:: Source data ::

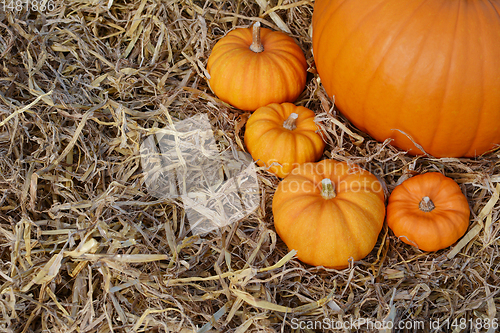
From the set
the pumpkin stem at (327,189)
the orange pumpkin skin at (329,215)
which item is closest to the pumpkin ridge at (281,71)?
the orange pumpkin skin at (329,215)

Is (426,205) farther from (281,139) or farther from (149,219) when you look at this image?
(149,219)

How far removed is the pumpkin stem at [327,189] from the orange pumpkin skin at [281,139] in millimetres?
356

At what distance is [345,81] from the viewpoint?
8.48ft

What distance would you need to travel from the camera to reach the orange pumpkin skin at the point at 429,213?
2305 millimetres

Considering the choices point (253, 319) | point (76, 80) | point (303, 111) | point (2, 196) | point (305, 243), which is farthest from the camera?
point (76, 80)

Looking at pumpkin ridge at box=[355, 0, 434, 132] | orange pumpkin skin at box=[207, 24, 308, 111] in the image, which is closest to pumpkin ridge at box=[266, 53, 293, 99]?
orange pumpkin skin at box=[207, 24, 308, 111]

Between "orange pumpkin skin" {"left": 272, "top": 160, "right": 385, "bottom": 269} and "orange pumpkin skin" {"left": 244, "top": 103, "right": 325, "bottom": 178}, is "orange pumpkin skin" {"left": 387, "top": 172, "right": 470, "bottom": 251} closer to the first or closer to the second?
"orange pumpkin skin" {"left": 272, "top": 160, "right": 385, "bottom": 269}

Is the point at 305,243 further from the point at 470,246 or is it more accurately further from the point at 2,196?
the point at 2,196

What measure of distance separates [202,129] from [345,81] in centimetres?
107

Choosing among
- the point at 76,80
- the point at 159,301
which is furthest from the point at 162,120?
the point at 159,301

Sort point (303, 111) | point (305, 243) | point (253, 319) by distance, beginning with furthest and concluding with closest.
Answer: point (303, 111)
point (305, 243)
point (253, 319)

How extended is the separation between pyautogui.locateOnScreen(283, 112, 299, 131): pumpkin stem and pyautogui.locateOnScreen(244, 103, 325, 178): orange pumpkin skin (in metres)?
0.02

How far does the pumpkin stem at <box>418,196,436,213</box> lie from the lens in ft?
7.68

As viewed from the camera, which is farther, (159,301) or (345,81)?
(345,81)
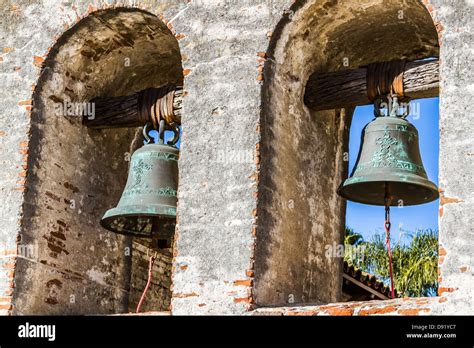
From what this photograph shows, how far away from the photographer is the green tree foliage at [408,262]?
19.5 m

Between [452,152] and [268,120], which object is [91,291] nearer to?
[268,120]

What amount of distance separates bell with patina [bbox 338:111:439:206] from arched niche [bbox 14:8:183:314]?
150 cm

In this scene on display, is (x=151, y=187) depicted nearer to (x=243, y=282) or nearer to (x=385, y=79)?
(x=243, y=282)

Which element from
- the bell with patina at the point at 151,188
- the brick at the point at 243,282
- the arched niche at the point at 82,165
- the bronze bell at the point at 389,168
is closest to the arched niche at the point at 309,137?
the brick at the point at 243,282

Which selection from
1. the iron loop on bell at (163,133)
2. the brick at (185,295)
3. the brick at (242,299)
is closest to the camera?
the brick at (242,299)

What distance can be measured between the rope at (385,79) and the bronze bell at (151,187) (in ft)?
3.83

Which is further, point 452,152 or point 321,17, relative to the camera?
point 321,17

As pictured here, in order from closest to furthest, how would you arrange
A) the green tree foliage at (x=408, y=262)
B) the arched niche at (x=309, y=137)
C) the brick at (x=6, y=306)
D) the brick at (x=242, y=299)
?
the brick at (x=242, y=299), the arched niche at (x=309, y=137), the brick at (x=6, y=306), the green tree foliage at (x=408, y=262)

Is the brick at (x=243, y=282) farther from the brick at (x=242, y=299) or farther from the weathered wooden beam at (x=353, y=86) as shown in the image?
the weathered wooden beam at (x=353, y=86)

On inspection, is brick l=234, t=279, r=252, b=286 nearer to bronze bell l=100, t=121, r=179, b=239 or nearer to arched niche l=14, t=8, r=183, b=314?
bronze bell l=100, t=121, r=179, b=239

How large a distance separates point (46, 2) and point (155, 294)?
2.34m

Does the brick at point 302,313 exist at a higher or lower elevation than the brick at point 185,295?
lower

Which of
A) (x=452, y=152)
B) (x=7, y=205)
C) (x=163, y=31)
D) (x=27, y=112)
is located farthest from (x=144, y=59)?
(x=452, y=152)

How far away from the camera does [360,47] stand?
6.63 m
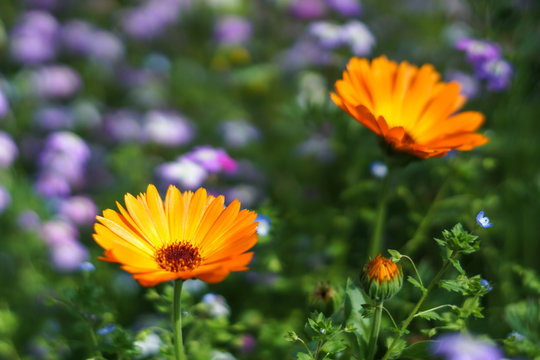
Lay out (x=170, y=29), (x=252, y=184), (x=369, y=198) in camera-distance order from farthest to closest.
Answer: (x=170, y=29)
(x=252, y=184)
(x=369, y=198)

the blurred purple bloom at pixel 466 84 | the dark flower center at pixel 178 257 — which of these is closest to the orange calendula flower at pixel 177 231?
the dark flower center at pixel 178 257

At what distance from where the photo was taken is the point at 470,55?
60.4 inches

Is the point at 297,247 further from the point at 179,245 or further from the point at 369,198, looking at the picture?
the point at 179,245

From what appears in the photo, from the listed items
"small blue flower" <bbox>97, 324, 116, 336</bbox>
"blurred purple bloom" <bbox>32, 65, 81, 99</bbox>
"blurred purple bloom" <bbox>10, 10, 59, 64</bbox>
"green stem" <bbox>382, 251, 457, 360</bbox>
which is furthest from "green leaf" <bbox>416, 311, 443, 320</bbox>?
"blurred purple bloom" <bbox>10, 10, 59, 64</bbox>

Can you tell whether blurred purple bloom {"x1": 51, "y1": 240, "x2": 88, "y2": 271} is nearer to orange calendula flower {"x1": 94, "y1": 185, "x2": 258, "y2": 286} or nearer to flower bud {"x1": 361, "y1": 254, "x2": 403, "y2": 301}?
orange calendula flower {"x1": 94, "y1": 185, "x2": 258, "y2": 286}

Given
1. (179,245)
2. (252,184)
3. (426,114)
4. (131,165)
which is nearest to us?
(179,245)

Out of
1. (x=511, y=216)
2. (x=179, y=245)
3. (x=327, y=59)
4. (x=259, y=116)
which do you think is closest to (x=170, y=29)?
(x=259, y=116)

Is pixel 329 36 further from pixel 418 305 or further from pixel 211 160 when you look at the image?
pixel 418 305

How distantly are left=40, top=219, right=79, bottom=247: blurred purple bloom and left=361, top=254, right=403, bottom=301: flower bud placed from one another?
1.29 metres

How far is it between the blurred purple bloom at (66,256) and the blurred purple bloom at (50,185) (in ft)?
0.81

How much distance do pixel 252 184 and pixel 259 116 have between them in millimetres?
643

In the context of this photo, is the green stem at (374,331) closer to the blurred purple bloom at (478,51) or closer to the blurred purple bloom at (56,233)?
the blurred purple bloom at (478,51)

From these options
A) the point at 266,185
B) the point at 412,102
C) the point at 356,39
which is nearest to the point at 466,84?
the point at 356,39

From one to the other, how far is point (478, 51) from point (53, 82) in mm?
2005
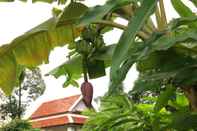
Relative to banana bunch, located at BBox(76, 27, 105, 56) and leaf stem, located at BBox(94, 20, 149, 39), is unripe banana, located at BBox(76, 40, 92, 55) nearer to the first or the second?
banana bunch, located at BBox(76, 27, 105, 56)

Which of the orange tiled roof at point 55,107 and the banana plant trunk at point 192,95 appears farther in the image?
the orange tiled roof at point 55,107

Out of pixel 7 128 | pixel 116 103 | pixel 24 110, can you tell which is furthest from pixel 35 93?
pixel 116 103

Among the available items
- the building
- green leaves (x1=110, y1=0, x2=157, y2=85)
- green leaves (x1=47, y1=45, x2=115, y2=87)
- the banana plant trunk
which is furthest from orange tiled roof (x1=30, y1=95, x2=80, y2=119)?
green leaves (x1=110, y1=0, x2=157, y2=85)

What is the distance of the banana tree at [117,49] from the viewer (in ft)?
5.92

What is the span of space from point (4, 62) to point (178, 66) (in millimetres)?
905

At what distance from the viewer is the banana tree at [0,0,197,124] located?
5.92 ft

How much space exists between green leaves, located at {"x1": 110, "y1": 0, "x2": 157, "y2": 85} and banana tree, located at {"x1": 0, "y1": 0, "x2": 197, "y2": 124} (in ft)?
0.04

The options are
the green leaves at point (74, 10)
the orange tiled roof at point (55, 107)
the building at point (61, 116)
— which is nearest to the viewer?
the green leaves at point (74, 10)

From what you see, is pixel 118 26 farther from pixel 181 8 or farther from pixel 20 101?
pixel 20 101

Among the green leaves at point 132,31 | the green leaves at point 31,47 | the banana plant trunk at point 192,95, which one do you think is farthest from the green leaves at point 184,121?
the green leaves at point 132,31

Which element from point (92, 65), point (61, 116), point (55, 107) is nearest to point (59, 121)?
point (61, 116)

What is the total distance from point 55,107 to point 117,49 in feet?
71.1

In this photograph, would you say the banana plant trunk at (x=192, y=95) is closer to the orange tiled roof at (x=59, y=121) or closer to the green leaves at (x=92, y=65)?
the green leaves at (x=92, y=65)

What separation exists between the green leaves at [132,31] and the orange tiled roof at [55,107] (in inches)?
771
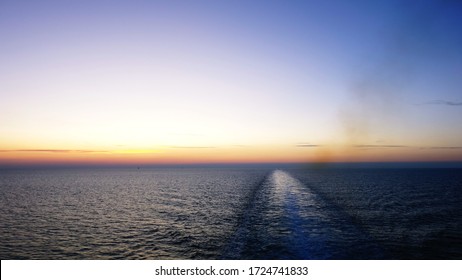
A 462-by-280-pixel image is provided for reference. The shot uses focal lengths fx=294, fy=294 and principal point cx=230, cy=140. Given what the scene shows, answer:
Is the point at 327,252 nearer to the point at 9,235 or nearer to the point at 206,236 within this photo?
the point at 206,236

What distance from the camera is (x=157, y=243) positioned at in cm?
2617

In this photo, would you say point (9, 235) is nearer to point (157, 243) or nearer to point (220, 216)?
point (157, 243)

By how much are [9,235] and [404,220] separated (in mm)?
43660

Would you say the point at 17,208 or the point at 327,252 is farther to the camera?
the point at 17,208

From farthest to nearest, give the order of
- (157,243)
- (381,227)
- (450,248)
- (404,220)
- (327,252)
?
(404,220) < (381,227) < (157,243) < (450,248) < (327,252)

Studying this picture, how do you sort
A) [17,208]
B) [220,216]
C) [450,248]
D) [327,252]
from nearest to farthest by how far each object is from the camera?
[327,252]
[450,248]
[220,216]
[17,208]

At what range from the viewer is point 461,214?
39.5 meters

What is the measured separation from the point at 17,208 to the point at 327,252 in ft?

:::

Aim |
Repeat the line containing "What distance from the camera" and all subsequent lines through the final line of the data, exactly and with no others.

Correct result |
What distance from the camera is (x=157, y=243) positioned at in cm?
2617

In this photo, would you say point (9, 235) is nearer to point (157, 243) or nearer to point (220, 216)?
point (157, 243)

By how much are [9,235] and [404,220] separated (in mm)?
43660

Would you say the point at 17,208 or the point at 327,252 is farther to the camera?
the point at 17,208

From farthest to nearest, give the order of
- (157,243)
- (381,227)
- (450,248)
- (404,220)
- (327,252)
?
(404,220) < (381,227) < (157,243) < (450,248) < (327,252)

Studying this picture, how do you sort
A) [17,208]
B) [220,216]
C) [450,248]
D) [327,252]
from nearest to farthest by how far each object is from the camera?
[327,252]
[450,248]
[220,216]
[17,208]

At what range from the viewer is point 461,214?
39.5 meters

What is the measured separation from the point at 17,208 to the point at 327,252 in ft?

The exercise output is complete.